Odd Correlations
December 7th, 2020
A few years ago I discovered a fun website Spurious Correlations. When two variables are highly correlated (negatively or positively), and if their correlation doesn't seem to make any sense, that's when we call it spurious.
I started working on this post a few months ago, and quite frankly collecting data and finding patterns was frustrating. There are a lot more data sources that I'd like to explore, so I'm planning on collecting more data over time and expanding this post. For now, I'll share some exhibits that I found interesting.
For the purpose of this post, I compiled a dataset with over 1,600 of columns from a variety of sources including the World Bank, Federal Reserve Bank of St. Louis, EIA, FBI, Wikipedia, and a few others (full list is below).

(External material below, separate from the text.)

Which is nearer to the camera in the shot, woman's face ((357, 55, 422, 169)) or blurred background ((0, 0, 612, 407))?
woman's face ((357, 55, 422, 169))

Here are a few interesting spurious relationships I found (in case you don't feel like scrolling down). Dairy consumption in the US seems to correlate with a lot of not so good things including increased CO2 emissions in certain countries. While I can buy this trend (not the magnitude of the correlation coefficient), it's also correlated with different types of crimes in the US with milk, cottage cheese and regular ice cream being the worst offenders. Butter and cheese consumption, on the other hand, are negatively correlated with various types of crime in the US. Should American people increase butter and cheese consumption to keep crime at bay? We would need to do a different analysis to study any potential causal relationship.
You can find my Jupyter notebook Here.
# of Songs by the year in which they were written, first performed, published, recorded, or released vs CO2 Emissions (metric tons per capita) in Dominica
China/US Foreign Ecchange Rate vs Renewable Electricity Output (as % of Total Electricity Output) in Arab World
Mexico/US Foreign Exchange Rate vs Air Transport, Registered Carrier Departures in Vietnam
Consumer Price Index (All Items) in Russia vs # of ATMs per 100,000 adults in Pakistan
Government Gross Debt in Russia (% of GDP, Not Seasonally Adjusted) vs Rural Population in South Korea (% of Total Population) in South Korea
Banana Price vs # of ATMs per 100,000 adults in Lebanon
US Milk Consumption vs Rural Population (as % of Total Population) in North Korea
Cottage Cheese Consumption in the US vs US Forgery Crime
US Yogurt Consumption vs CO2 in China
# of Unmanned Space Launches vs # of ATMs per 100,000 adults in Afghanistan
US Motor Vehicle Theft vs China/US Foreign Exchange Rate
US Gambling Crimes vs # of ATMs per 100,000 adults in Denmark
Here you can explore other series (sorry no support for Internet Explorer). You can view JS code that powers this chart Here
Charts may not look exactly as the ones above due to different default y-axis ranges in Matplotlib (Python) and Google Charts (JavaScript)
Here is a full list of data sources I used
- Number of Songs by Year
- The World Bank
- US Annual Unemployment, GDP, and Inflation Data
- Space Launches
- Historical Oil Prices
- EIA data
- USDA Dairy Consumption Data
- US Crime Data
- Federal Reserve Bank of St. Louis (Exchange Rates, Commodity Prices, Russian Time Series)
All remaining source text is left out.